--- Material provided Enclosed Below ---

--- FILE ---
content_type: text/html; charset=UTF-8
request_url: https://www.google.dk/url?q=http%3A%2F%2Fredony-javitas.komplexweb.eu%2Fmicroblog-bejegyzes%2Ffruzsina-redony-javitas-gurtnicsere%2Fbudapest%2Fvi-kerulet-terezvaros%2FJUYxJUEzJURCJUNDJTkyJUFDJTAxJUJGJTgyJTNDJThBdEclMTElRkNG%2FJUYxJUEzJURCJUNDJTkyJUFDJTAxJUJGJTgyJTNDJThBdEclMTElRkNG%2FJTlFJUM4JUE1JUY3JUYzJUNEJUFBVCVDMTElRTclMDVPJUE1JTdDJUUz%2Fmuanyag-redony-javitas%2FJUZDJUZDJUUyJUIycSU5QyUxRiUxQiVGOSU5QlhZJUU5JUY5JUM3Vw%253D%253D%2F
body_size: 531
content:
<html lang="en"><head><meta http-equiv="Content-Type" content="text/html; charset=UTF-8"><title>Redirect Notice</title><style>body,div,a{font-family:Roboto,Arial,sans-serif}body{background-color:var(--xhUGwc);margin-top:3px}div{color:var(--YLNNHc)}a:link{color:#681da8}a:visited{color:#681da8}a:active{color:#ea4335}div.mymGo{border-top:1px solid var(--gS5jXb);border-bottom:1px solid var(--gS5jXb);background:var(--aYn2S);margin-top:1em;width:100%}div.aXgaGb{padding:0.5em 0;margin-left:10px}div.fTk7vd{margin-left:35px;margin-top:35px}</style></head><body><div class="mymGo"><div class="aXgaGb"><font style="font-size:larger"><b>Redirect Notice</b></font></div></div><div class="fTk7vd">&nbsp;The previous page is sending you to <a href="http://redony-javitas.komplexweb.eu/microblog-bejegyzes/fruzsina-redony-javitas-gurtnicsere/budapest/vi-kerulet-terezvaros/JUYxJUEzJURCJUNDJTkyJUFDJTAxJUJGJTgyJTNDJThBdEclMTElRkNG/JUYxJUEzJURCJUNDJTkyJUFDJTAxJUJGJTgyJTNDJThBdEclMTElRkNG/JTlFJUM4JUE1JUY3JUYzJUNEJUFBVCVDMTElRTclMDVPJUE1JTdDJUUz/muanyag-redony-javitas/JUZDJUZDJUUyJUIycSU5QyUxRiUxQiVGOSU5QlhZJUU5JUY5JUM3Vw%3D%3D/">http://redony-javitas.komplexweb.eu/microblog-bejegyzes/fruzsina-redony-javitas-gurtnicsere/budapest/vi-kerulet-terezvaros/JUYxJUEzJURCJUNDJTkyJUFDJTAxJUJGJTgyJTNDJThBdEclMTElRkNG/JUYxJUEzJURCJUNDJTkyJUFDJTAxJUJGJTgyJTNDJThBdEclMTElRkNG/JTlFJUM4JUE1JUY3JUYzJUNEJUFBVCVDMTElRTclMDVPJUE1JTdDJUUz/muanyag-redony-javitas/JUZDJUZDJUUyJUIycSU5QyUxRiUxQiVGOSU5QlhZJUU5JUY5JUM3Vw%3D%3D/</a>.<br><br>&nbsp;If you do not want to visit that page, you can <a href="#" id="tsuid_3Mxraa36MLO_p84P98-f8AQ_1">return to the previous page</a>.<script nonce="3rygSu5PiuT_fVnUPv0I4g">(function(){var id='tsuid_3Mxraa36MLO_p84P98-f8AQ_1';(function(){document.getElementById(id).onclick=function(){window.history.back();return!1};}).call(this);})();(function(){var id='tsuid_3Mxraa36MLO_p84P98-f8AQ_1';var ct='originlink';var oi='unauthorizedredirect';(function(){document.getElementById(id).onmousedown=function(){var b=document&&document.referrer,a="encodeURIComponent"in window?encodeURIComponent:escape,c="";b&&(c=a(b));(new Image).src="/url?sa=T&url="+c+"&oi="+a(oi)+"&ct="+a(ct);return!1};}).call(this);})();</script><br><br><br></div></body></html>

--- End of Enclosed Material provided ---

▶ Work item: All of the entries above must be output word for word.

▶ Output for this task:
--- FILE ---
content_type: text/html; charset=UTF-8
request_url: https://www.google.dk/url?q=http%3A%2F%2Fredony-javitas.komplexweb.eu%2Fmicroblog-bejegyzes%2Ffruzsina-redony-javitas-gurtnicsere%2Fbudapest%2Fvi-kerulet-terezvaros%2FJUYxJUEzJURCJUNDJTkyJUFDJTAxJUJGJTgyJTNDJThBdEclMTElRkNG%2FJUYxJUEzJURCJUNDJTkyJUFDJTAxJUJGJTgyJTNDJThBdEclMTElRkNG%2FJTlFJUM4JUE1JUY3JUYzJUNEJUFBVCVDMTElRTclMDVPJUE1JTdDJUUz%2Fmuanyag-redony-javitas%2FJUZDJUZDJUUyJUIycSU5QyUxRiUxQiVGOSU5QlhZJUU5JUY5JUM3Vw%253D%253D%2F
body_size: 531
content:
<html lang="en"><head><meta http-equiv="Content-Type" content="text/html; charset=UTF-8"><title>Redirect Notice</title><style>body,div,a{font-family:Roboto,Arial,sans-serif}body{background-color:var(--xhUGwc);margin-top:3px}div{color:var(--YLNNHc)}a:link{color:#681da8}a:visited{color:#681da8}a:active{color:#ea4335}div.mymGo{border-top:1px solid var(--gS5jXb);border-bottom:1px solid var(--gS5jXb);background:var(--aYn2S);margin-top:1em;width:100%}div.aXgaGb{padding:0.5em 0;margin-left:10px}div.fTk7vd{margin-left:35px;margin-top:35px}</style></head><body><div class="mymGo"><div class="aXgaGb"><font style="font-size:larger"><b>Redirect Notice</b></font></div></div><div class="fTk7vd">&nbsp;The previous page is sending you to <a href="http://redony-javitas.komplexweb.eu/microblog-bejegyzes/fruzsina-redony-javitas-gurtnicsere/budapest/vi-kerulet-terezvaros/JUYxJUEzJURCJUNDJTkyJUFDJTAxJUJGJTgyJTNDJThBdEclMTElRkNG/JUYxJUEzJURCJUNDJTkyJUFDJTAxJUJGJTgyJTNDJThBdEclMTElRkNG/JTlFJUM4JUE1JUY3JUYzJUNEJUFBVCVDMTElRTclMDVPJUE1JTdDJUUz/muanyag-redony-javitas/JUZDJUZDJUUyJUIycSU5QyUxRiUxQiVGOSU5QlhZJUU5JUY5JUM3Vw%3D%3D/">http://redony-javitas.komplexweb.eu/microblog-bejegyzes/fruzsina-redony-javitas-gurtnicsere/budapest/vi-kerulet-terezvaros/JUYxJUEzJURCJUNDJTkyJUFDJTAxJUJGJTgyJTNDJThBdEclMTElRkNG/JUYxJUEzJURCJUNDJTkyJUFDJTAxJUJGJTgyJTNDJThBdEclMTElRkNG/JTlFJUM4JUE1JUY3JUYzJUNEJUFBVCVDMTElRTclMDVPJUE1JTdDJUUz/muanyag-redony-javitas/JUZDJUZDJUUyJUIycSU5QyUxRiUxQiVGOSU5QlhZJUU5JUY5JUM3Vw%3D%3D/</a>.<br><br>&nbsp;If you do not want to visit that page, you can <a href="#" id="tsuid_3Mxraa36MLO_p84P98-f8AQ_1">return to the previous page</a>.<script nonce="3rygSu5PiuT_fVnUPv0I4g">(function(){var id='tsuid_3Mxraa36MLO_p84P98-f8AQ_1';(function(){document.getElementById(id).onclick=function(){window.history.back();return!1};}).call(this);})();(function(){var id='tsuid_3Mxraa36MLO_p84P98-f8AQ_1';var ct='originlink';var oi='unauthorizedredirect';(function(){document.getElementById(id).onmousedown=function(){var b=document&&document.referrer,a="encodeURIComponent"in window?encodeURIComponent:escape,c="";b&&(c=a(b));(new Image).src="/url?sa=T&url="+c+"&oi="+a(oi)+"&ct="+a(ct);return!1};}).call(this);})();</script><br><br><br></div></body></html>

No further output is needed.